> _Given data_:
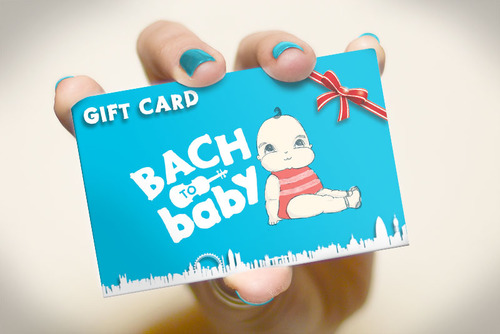 Bach to Baby gift icon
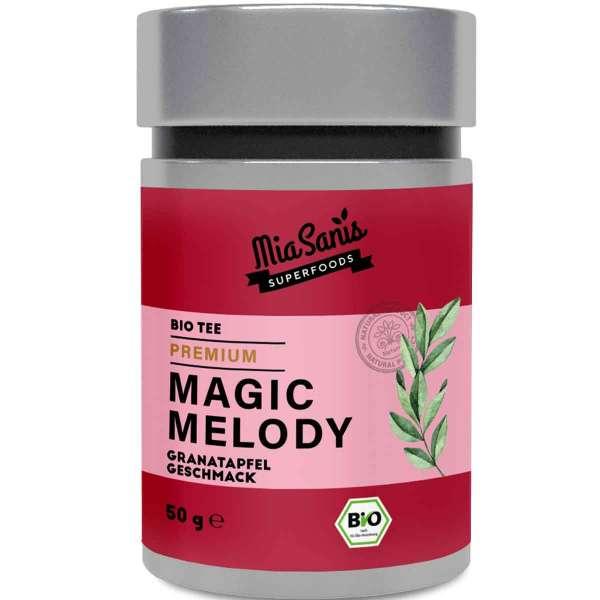 Magic Melody Tee BIO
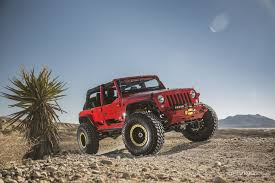 jeep wrangler front drawing spicy chicken an evo built 2017 jeep wrangler unlimited sport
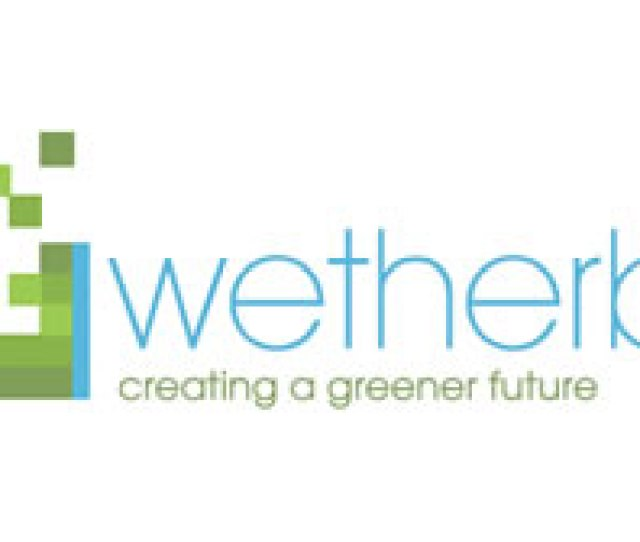 Wetherby Building Systems
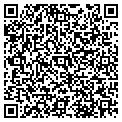QR code with Big Pink Restaurant contacts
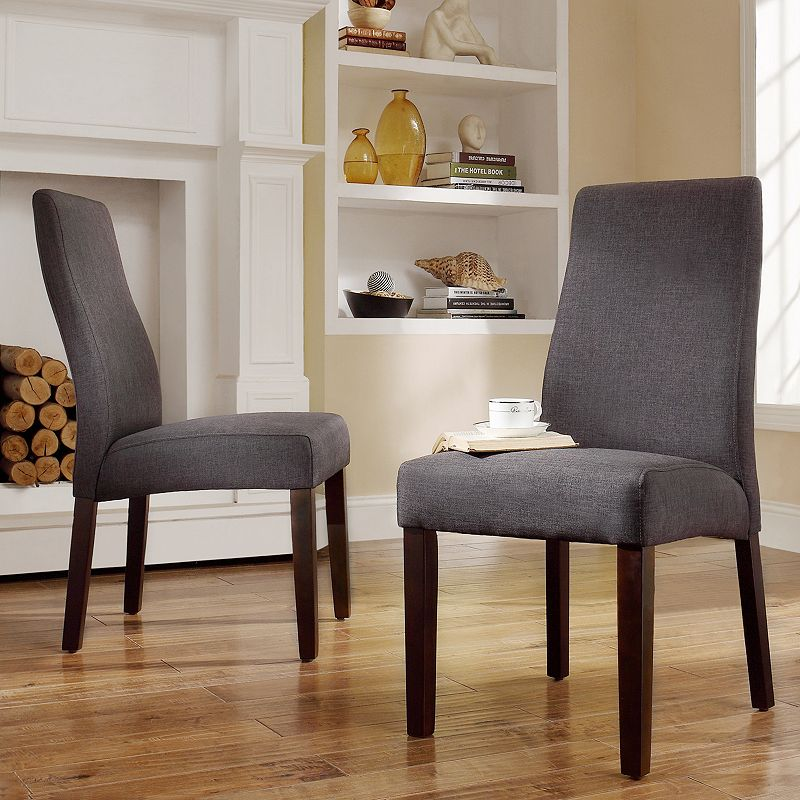 HomeVance Lacey 2-piece Contoured Back Side Chair Set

> _Action item_:
Reproduce the entire listing above precisely, but keep the images out.

> _Problem solution_:
 Bach to Baby gift icon
 Magic Melody Tee BIO
 jeep wrangler front drawing spicy chicken an evo built 2017 jeep wrangler unlimited sport
 Wetherby Building Systems
QR code with Big Pink Restaurant contacts
 HomeVance Lacey 2-piece Contoured Back Side Chair Set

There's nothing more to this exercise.